Possibly the Pretty or Reasonable Marines make up the other.


----------



## Mossy Toes (Jun 8, 2009)

The Politically Correct Marines. They fire rubber bolts.


----------



## Durant (Aug 24, 2011)

I think to sate the appetites for fluff of those of us who do not like loose ends BL should commission a set of non canon novels or a book of shorts on different takes on the fates of the missing legions.

I know my head would explode if such an announcement was made :grin:


----------



## Words_of_Truth (Sep 20, 2007)

Space Wolves ate them.


----------



## GeneralSturnn (Feb 20, 2011)

I'm still in the process of making my own Loyalist legion(of course I know that means my Primarch cannot join matches, because, well, for one, he'd be OP sort of and 2, the last Primarch I ever heard joining battle was Angron, but he was taken out a couple years ago right?)


not to mention, I'd be breaking the lore in that all loyal Primarchs are either Dead, or MIA, which I won't do that, the only time I'd let my Primarch join the fight is if it were Apocalypse, maybe.


----------



## hailene (Aug 28, 2009)

Words_of_Truth said:


> Space Wolves ate them.


Pretty sure the running theory is that the Ultramarines ate them--henced why they're two and a half times bigger than the second largest Legion.


----------



## Malus Darkblade (Jan 8, 2010)

That theory has been dismissed actually by ADB himself. It's now canon that the Space Wolves with the minor help of the Word Bearers wiped them out from existence.


----------



## Angel of Blood (Aug 18, 2010)

Space Wolves tenderised them and prepared the meal then


----------



## hailene (Aug 28, 2009)

Malus Darkblade said:


> That theory has been dismissed actually by ADB himself. It's now canon that the Space Wolves with the minor help of the Word Bearers wiped them out from existence.

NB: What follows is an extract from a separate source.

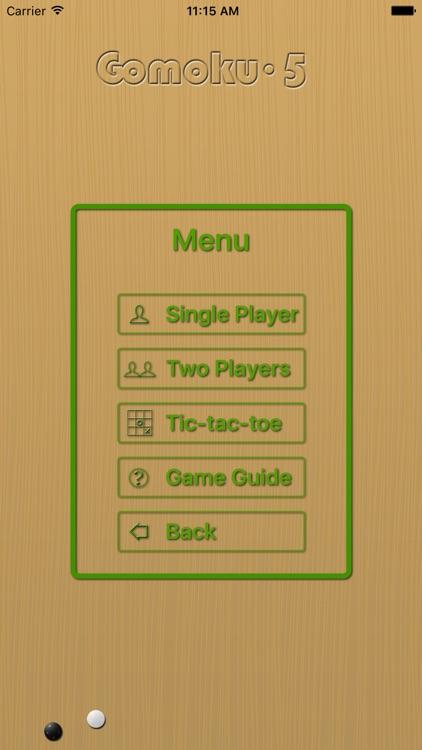Gomoku∙5 - line five in a row screenshot-3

Couldja link me the source that hammered the last nail into that theory's coffin?

I've never really been a fan of the UM grabbing the left overs, anyway.


----------



## C'Tan Chimera (Aug 16, 2008)

Legion II are the Reasonable Marines, and their Chapter Master is wandering around dazed, sweaty and confused in an alternate universe where he is known as Jean Lu Picard.


----------



## Uber Ork (Aug 23, 2010)

cheeto said:


> What do we know about the ll and Xl legions?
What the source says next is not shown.